» Conjunto de tarefas:
(1) Indique se cada afirmação a seguir está de acordo com o texto sobre aprender a ler, respondendo sim ou não e citando literalmente as palavras do texto que decidem a questão. (a) A mãe de quem narra era professora do Grupo Escolar de Capão Grande. (b) Antes da alfabetização, quem narra não folheava as revistas. (c) O grande dicionário tinha capa dura e vermelha.
(2) Transcreva do texto sobre aprender a ler, sem nenhuma alteração, o trecho que começa nas palavras que contêm "Mas, sem dúvidas, o" e termina em "e pesado livro.".

» Texto de leitura:
^^^^^^^^

Mas, sem dúvidas, o que mais me fez feliz foi aprender a ler, pois antes de me alfabetizar, mais do que as fotografias e as imagens estampadas em "O Cruzeiro", em "A Cigarra", nas "Seleções do Rider's Digest", me fascinavam as palavras dispostas, ordeiras, no texto, cujo mágico significado eu não conseguia decifrar. E, mesmo assim, me perdia por horas a fio, em voos da imaginação, folheando aquelas revistas.

E havia, solene na sua capa dura e negra, um imenso dicionário a desafiar a minha capacidade de inventar sentidos e significados para aquele mar de palavras enfileiradas nas centenas de páginas do grosso e pesado livro.

Quando consegui ler as primeiras palavras da cartilha usada pela minha mãe na alfabetização dos seus pequenos alunos - ela era professora do Grupo Escolar de Capão Grande - senti-me quase senhor do mundo, orgulhoso guerreiro, capaz de conquistar todas as longínquas terras que eu apenas intuía existirem. Somente depois de adulto, compreendi a razão do fascínio que as palavras exerciam sobre mim e o porquê da imensa felicidade que me trouxe, então, aprender a ler, pois, hoje, se escrevo por dever de ofício, também o faço por paixão e por quase vital necessidade.

^^^^^^^^

» Os dados:
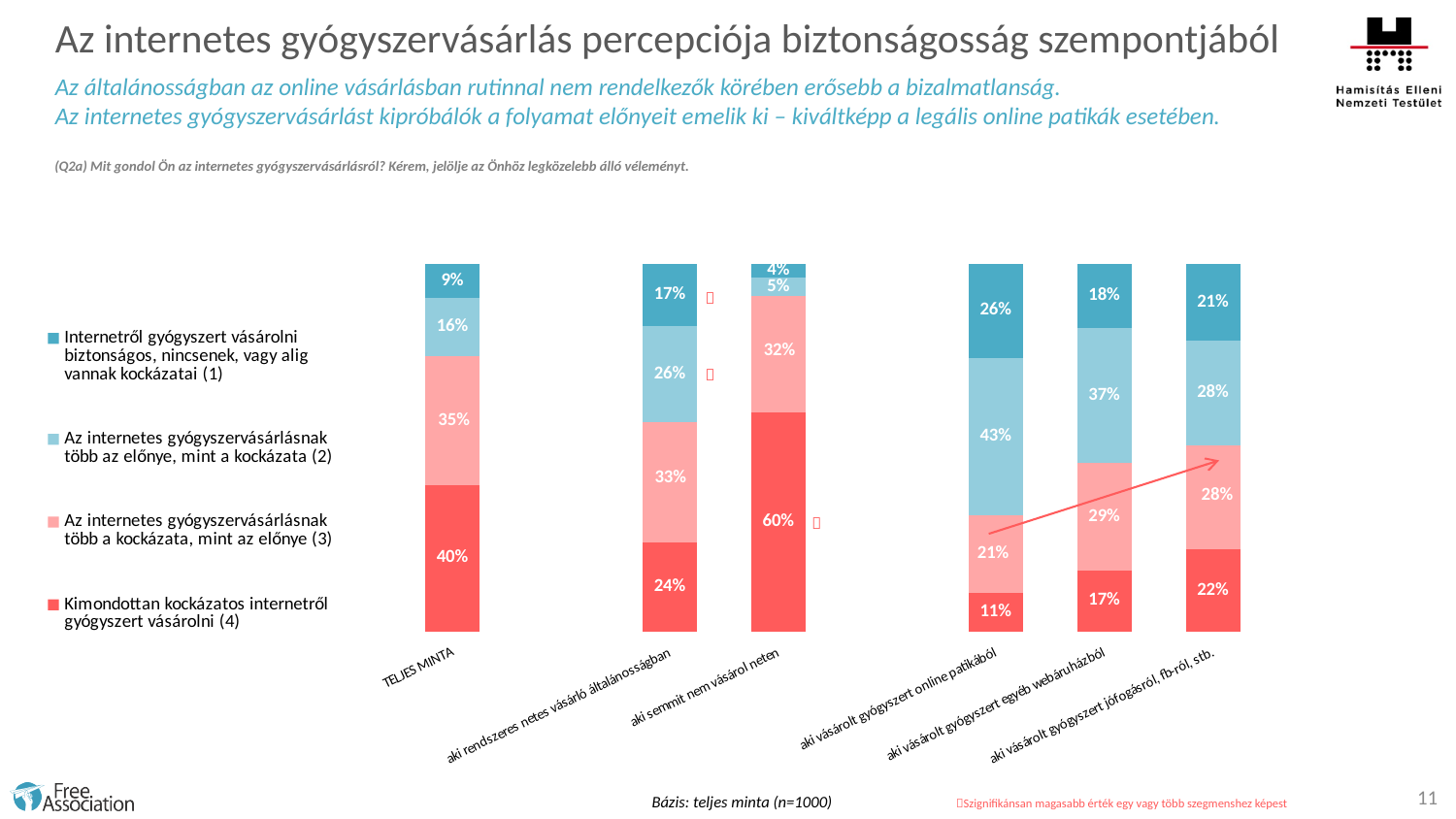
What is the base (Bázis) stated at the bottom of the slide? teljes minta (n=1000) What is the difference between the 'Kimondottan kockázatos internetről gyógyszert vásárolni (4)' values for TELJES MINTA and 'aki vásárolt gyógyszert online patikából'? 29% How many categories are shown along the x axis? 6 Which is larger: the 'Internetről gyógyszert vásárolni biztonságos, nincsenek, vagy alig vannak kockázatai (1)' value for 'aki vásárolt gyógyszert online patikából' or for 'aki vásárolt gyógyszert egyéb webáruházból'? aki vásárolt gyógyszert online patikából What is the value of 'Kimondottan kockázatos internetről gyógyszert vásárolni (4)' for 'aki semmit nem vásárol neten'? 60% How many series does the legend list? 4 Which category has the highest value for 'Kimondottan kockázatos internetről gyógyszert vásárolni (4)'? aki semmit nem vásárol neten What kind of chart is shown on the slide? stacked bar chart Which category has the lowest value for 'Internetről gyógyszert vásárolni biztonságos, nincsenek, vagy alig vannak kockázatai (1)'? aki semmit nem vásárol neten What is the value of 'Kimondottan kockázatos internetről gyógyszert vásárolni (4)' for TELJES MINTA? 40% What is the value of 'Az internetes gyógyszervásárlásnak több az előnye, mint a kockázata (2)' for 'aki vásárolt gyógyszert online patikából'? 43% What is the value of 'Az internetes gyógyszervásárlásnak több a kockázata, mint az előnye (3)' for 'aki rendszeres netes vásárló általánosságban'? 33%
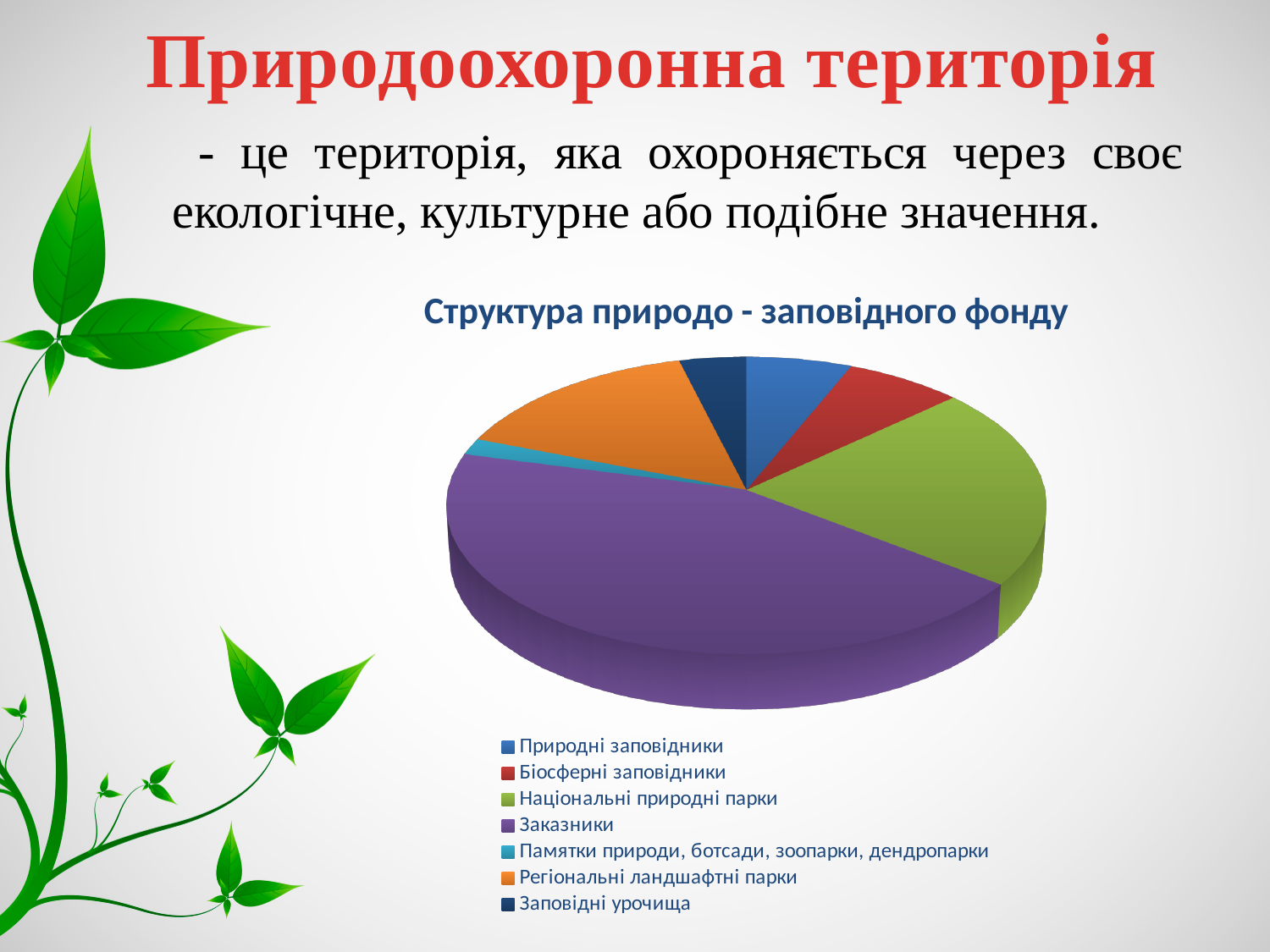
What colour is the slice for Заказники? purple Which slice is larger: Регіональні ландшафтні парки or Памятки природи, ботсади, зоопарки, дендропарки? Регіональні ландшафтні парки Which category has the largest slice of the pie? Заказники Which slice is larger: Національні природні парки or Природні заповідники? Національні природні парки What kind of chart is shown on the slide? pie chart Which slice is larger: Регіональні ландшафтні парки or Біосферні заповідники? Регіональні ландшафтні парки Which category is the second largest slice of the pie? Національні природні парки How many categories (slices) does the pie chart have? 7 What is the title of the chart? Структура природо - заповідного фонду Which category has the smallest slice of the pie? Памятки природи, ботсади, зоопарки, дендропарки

^^^^^^^^

» Lista de respostas:
(1)
(a) Sim: “ela era professora do Grupo Escolar de Capão Grande”.
(b) Não: “E, mesmo assim, me perdia por horas a fio, em voos da imaginação, folheando aquelas revistas.”
(c) Não: “solene na sua capa dura e negra”.

(2)
Mas, sem dúvidas, o que mais me fez feliz foi aprender a ler, pois antes de me alfabetizar, mais do que as fotografias e as imagens estampadas em "O Cruzeiro", em "A Cigarra", nas "Seleções do Rider's Digest", me fascinavam as palavras dispostas, ordeiras, no texto, cujo mágico significado eu não conseguia decifrar. E, mesmo assim, me perdia por horas a fio, em voos da imaginação, folheando aquelas revistas.

E havia, solene na sua capa dura e negra, um imenso dicionário a desafiar a minha capacidade de inventar sentidos e significados para aquele mar de palavras enfileiradas nas centenas de páginas do grosso e pesado livro.